- [Page text]:
________________

Where base64 adds approximately 1/3, base85 only adds about 1/4. Of course there's a tradeoff. The Base85 alphabet includes characters that might not be as friendly as the base64 alphabet. While it's still only printable characters, the Ascii85 specification contains quotes (' and ") which needs escaping in many programming languages, and the ZeroMQ specification contains < and > which need escaping in most (all?) SGML languages.

IPv6 encoding should only be used for encoding IPv6 addresses. When using IPv6, input for encoding must always be 16 bytes, and input for decoding must always be 20 bytes.

ZeroMQ's version (z85) require according to the specification) string input to be divisible by 5, and binary input to be divisible by 4.

Supported encoding specifications


npm install base85



var base85 = require('base85');

var z85 = base85.encode('Hello, world!!!!');
console.log(z85); // nm=QNz.92Pz/PV8aT50L


var base85 = require('base85');

var decoded = base85.decode('vqG:5Cw?IqayPd#az#9uAbn%daz>L5wPF#evpK6}vix96y?$k6z*rGH');
console.log(decoded.toString('utf8')); // all work and no play makes jack a dull boy!!

IPv6 (RFC1924), can take any correctly formatted IPv6 address:

var base85 = require('base85');

var ipv6 = base85.encode('2001:db8:100:f101::1', 'ipv6');
console.log(ipv6); // 9R}vSQZ1W=8fRv3*HAqn

var decoded = base85.decode('9R}vSQZ1W=8fRv3*HAqn', 'ipv6');
console.log(decoded); // 2001:db8:100:f101::1


encode(data [, encoding])

Encodes the specified data. If encoding is ascii85, the encoded data will be prepended with <~ and appended with ~>.


The data to encode, may be a String or a Buffer.


Which specification to use when encoding data. Valid values are: ascii85, z85 or ipv6. Default is z85.

For ipv6, if data is a buffer, it is expected to be the binary representation of an IPv6 address (16 bytes). It cannot be a textual representation. If it is a string, it can be on any valid IPv6 form (e.g. ::1 or 1080:0:0:0:8:800:200c:417a, parsing is done using ip-address).

________________

- [Extracted material]:
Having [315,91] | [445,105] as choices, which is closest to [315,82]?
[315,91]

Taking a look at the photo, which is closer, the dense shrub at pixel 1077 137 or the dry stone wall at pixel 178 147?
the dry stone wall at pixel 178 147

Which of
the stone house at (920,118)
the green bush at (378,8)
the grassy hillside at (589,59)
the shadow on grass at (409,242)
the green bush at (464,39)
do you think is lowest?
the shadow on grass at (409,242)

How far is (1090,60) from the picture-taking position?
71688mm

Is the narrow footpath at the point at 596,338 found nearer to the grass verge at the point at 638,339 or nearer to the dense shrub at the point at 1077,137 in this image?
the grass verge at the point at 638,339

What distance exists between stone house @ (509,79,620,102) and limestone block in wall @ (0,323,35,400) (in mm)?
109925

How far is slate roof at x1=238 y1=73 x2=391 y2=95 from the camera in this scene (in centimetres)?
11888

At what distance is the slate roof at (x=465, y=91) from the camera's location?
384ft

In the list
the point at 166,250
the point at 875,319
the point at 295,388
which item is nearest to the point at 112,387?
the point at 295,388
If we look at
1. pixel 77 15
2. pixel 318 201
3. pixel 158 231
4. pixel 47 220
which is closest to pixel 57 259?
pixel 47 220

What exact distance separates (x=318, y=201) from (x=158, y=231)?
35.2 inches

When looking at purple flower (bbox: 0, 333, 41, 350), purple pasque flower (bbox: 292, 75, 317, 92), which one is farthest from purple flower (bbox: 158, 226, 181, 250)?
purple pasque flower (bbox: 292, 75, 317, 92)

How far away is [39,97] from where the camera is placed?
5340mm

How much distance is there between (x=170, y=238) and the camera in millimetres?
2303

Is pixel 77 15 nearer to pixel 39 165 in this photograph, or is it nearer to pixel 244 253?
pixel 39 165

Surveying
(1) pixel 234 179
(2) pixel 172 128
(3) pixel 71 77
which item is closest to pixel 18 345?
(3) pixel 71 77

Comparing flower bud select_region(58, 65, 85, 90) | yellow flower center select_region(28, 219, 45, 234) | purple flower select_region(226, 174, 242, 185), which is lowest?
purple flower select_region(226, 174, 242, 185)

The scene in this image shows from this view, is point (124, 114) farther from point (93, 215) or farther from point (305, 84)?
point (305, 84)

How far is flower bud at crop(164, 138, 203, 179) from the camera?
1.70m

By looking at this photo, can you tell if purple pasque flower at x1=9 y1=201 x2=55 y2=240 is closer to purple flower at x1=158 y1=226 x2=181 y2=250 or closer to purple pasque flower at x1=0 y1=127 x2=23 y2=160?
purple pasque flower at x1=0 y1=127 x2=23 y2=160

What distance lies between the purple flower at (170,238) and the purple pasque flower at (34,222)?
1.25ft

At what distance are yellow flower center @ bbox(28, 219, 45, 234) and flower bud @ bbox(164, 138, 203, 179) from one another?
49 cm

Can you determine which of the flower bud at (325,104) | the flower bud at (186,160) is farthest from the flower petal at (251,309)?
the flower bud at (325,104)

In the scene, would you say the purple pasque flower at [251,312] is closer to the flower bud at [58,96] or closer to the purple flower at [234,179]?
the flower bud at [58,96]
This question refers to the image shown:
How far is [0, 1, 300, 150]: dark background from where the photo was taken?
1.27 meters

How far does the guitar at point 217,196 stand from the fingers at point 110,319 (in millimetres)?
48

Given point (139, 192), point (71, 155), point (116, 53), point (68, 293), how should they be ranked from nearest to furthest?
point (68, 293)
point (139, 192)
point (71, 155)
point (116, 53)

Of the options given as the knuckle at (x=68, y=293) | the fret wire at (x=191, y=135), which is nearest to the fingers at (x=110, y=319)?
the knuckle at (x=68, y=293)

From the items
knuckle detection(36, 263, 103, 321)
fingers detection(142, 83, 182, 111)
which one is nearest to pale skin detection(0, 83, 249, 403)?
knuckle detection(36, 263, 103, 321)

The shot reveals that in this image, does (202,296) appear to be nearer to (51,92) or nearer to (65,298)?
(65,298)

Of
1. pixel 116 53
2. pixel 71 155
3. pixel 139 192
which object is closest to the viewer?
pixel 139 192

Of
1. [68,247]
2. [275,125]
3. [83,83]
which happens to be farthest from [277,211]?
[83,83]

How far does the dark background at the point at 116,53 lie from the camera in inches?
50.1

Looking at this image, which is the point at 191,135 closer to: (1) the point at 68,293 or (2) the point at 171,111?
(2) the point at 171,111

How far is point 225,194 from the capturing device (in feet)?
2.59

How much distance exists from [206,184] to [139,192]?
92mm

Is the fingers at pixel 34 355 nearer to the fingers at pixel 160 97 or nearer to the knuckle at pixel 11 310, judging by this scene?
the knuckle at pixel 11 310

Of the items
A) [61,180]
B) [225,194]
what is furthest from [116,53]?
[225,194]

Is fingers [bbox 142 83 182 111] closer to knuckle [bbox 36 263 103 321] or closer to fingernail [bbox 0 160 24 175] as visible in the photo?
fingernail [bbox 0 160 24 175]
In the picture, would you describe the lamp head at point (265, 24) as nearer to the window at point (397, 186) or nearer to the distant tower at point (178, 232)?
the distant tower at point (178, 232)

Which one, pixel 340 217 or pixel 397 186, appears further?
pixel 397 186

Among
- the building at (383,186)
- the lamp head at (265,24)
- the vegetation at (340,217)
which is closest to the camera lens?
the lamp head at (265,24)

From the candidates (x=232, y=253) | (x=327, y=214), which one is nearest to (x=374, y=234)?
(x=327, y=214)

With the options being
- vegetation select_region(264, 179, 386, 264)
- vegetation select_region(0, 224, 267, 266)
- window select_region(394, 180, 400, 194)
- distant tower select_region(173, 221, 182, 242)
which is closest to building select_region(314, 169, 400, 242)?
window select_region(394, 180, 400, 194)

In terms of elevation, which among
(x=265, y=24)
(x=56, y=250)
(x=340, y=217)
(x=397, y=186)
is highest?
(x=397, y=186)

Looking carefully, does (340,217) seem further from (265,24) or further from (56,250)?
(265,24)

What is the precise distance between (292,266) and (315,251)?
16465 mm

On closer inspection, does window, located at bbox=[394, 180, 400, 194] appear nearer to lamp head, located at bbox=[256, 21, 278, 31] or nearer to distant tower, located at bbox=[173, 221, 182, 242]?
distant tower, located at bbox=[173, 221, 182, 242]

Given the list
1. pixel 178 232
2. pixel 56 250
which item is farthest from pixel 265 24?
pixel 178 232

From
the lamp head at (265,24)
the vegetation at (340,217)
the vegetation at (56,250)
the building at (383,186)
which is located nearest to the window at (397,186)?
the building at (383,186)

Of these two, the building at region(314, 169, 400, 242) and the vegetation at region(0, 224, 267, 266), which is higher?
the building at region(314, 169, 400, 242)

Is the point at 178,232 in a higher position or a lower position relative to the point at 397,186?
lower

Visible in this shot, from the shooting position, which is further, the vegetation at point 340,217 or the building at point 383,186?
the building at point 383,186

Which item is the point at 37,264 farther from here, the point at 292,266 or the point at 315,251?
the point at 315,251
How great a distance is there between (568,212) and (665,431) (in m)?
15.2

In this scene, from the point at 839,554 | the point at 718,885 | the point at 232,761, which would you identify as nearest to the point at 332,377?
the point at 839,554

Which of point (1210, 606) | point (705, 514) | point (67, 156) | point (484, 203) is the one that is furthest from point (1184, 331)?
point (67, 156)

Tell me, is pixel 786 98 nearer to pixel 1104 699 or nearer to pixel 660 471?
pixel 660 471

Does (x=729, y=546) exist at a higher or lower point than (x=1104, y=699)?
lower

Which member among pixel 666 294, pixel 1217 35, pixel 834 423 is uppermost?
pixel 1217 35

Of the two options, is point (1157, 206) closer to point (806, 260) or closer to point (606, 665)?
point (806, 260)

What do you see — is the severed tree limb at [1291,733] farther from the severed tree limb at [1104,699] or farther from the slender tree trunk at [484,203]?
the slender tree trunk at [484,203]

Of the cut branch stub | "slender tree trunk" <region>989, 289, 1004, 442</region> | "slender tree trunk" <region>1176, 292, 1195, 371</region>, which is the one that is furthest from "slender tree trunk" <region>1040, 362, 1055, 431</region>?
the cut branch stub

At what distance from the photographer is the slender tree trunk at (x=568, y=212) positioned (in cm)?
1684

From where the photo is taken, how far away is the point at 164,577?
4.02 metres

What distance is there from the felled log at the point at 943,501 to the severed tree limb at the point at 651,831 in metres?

________________

- [Instructions]:
a. Answer these questions about the base85 library text, using only what it states:
(i) About how much size does base85 add to encoded data?
(ii) Which specification does encode use if none is given?
(iii) How many bytes must input for decoding always be when IPv6 encoding is used?
b. Resume the base85 library text after its final sentence, continuing in the same style.

- [Answers for the tasks]:
a.
(i) About 1/4.
(ii) z85.
(iii) 20 bytes.

b.
A String with the encoded data.

decode(data [, encoding])

Decodes the specified data. If encoding is ascii85, the data is expected to start with <~ and and end with ~>. No checks are actually made for this, but output will be unexpected if this is not the case. If encoding is ipv6, the length of data must be exactly 20 bytes. ipv6 encoding cannot be used with arbitrary data.

A buffer is always returned as data may not be representable in a string. If you know it is, you can easily convert it to a string using the Buffer.toString() utility.


The data to decode. May be a String or a Buffer. If ascii85, it is expected to be enclosed in <~ and ~>.


Which specification data is encoded with. Valid values are: ascii85, z85 or ipv6. Default is z85.


A Buffer With the decoded data, or boolean false if the buffer could not be decoded. When testing if the result succeeded, always use operators with 3 characters ('===' or '!==').

Which specification to use?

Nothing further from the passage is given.